*PROBLEM DESCRIPTION*
Rewrite the records starting at the line containing "Arrange these, going" and ending at the line containing "Observing this photo, is", swapping "camera" for "viewer" and changing nothing else. Return only those lines, leaving out the picture.

*DATASET ENTRIES*
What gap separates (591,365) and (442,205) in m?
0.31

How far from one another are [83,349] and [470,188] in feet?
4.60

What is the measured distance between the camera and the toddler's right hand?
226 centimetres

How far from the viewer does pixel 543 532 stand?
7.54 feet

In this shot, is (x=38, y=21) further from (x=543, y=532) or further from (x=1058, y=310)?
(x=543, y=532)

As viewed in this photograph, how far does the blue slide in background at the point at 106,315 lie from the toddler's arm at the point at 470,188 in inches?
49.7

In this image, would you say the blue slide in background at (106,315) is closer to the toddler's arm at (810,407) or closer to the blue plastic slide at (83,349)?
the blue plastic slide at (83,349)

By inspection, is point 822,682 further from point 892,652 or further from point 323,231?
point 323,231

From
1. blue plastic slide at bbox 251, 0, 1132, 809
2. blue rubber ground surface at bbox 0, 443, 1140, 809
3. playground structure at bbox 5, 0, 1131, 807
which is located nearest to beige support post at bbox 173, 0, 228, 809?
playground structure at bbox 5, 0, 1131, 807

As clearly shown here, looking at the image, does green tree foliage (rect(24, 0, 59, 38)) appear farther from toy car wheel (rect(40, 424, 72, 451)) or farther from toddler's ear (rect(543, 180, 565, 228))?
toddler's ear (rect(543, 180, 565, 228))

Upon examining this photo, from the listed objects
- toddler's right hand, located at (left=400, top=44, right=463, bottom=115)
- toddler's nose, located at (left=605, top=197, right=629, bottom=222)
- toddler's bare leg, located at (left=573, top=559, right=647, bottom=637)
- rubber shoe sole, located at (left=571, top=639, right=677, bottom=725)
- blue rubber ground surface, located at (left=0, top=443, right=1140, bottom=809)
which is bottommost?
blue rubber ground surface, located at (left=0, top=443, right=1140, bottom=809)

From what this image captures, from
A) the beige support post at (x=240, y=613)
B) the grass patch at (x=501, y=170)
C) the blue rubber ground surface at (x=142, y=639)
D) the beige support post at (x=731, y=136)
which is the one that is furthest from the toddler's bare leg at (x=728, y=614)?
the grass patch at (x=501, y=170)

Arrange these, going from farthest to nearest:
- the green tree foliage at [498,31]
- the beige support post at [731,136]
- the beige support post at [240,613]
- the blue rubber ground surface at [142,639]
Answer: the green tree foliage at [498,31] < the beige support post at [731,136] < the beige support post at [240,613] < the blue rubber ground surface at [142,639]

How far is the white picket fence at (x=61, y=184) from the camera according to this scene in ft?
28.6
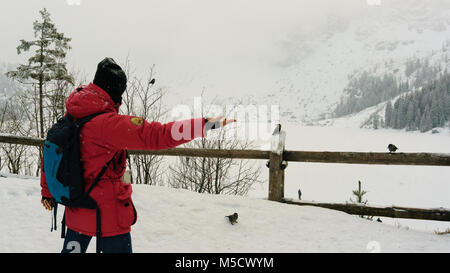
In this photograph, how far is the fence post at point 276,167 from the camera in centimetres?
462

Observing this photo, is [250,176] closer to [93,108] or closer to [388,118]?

==

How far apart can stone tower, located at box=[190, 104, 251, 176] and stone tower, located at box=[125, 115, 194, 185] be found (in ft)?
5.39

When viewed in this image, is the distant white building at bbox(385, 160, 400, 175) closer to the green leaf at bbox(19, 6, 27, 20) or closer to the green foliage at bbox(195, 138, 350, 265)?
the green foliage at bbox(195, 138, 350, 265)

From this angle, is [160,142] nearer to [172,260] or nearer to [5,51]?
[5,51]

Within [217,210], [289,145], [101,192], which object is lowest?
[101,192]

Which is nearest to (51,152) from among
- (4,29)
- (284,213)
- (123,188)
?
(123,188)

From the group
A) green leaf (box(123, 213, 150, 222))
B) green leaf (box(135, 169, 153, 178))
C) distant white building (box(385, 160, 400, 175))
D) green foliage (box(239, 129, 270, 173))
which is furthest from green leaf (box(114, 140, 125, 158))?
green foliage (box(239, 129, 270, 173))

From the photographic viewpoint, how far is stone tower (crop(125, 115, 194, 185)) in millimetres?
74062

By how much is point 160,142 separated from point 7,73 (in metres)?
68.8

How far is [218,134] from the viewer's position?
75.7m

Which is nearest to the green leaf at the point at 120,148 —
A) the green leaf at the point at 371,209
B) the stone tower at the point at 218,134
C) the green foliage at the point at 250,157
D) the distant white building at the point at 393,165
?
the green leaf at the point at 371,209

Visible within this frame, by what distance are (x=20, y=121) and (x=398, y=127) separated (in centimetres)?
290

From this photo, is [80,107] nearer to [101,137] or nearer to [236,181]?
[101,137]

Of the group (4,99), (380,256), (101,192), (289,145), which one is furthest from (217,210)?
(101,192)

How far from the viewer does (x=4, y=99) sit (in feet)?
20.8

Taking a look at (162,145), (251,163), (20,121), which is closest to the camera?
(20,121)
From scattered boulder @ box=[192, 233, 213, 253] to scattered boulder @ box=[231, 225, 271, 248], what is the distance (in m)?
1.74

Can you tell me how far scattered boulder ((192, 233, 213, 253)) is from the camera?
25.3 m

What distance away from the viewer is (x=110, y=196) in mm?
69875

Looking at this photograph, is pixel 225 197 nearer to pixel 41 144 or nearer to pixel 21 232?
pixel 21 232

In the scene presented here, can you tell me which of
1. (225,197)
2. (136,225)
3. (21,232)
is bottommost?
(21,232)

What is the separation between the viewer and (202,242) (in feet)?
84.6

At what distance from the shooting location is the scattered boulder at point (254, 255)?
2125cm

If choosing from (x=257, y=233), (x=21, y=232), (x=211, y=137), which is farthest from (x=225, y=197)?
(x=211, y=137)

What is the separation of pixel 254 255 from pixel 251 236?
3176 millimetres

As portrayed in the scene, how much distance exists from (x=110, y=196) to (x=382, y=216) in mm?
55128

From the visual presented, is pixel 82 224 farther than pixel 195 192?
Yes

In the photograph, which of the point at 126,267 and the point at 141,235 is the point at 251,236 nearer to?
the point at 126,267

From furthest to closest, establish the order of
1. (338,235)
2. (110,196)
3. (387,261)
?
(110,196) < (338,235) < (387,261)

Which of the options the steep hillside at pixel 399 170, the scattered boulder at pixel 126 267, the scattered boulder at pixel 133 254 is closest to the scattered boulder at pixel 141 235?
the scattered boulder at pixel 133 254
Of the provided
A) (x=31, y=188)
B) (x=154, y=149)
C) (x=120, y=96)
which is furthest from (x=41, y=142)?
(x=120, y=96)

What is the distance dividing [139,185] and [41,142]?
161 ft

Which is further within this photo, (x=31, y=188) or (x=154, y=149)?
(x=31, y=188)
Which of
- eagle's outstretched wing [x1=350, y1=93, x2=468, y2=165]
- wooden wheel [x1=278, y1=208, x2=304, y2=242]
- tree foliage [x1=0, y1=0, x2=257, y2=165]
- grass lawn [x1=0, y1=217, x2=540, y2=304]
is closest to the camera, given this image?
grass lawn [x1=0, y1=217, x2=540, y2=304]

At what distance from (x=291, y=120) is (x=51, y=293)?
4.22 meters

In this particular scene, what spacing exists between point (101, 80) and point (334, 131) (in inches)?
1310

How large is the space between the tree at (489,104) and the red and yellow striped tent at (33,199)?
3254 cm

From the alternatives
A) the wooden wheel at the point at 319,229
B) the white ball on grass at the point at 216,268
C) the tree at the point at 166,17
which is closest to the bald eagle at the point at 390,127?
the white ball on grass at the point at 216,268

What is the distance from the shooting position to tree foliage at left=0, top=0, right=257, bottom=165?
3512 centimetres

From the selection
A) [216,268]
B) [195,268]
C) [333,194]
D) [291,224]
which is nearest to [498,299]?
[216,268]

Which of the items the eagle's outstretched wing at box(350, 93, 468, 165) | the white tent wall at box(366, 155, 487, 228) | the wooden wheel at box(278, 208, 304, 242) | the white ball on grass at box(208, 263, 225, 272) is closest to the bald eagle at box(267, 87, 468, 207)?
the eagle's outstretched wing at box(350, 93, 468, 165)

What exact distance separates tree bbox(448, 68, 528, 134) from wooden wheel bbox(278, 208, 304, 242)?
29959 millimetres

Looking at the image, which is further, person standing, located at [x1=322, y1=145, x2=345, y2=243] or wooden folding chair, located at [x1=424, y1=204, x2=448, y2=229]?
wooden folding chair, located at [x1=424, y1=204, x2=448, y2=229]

*FINISHED ANSWER*
Arrange these, going from farthest to nearest:
- the green tree foliage at [498,31]
- the beige support post at [731,136]
- the beige support post at [240,613]
- the blue rubber ground surface at [142,639]
Answer: the green tree foliage at [498,31] < the beige support post at [731,136] < the beige support post at [240,613] < the blue rubber ground surface at [142,639]

How far is the white picket fence at (x=61, y=184) from the viewer according to this scene in ft?
28.6
In this photograph, how far is the fence post at point 276,167 from the viewer in centimetres?
462

Observing this photo, is [250,176] closer to [93,108] or closer to [388,118]?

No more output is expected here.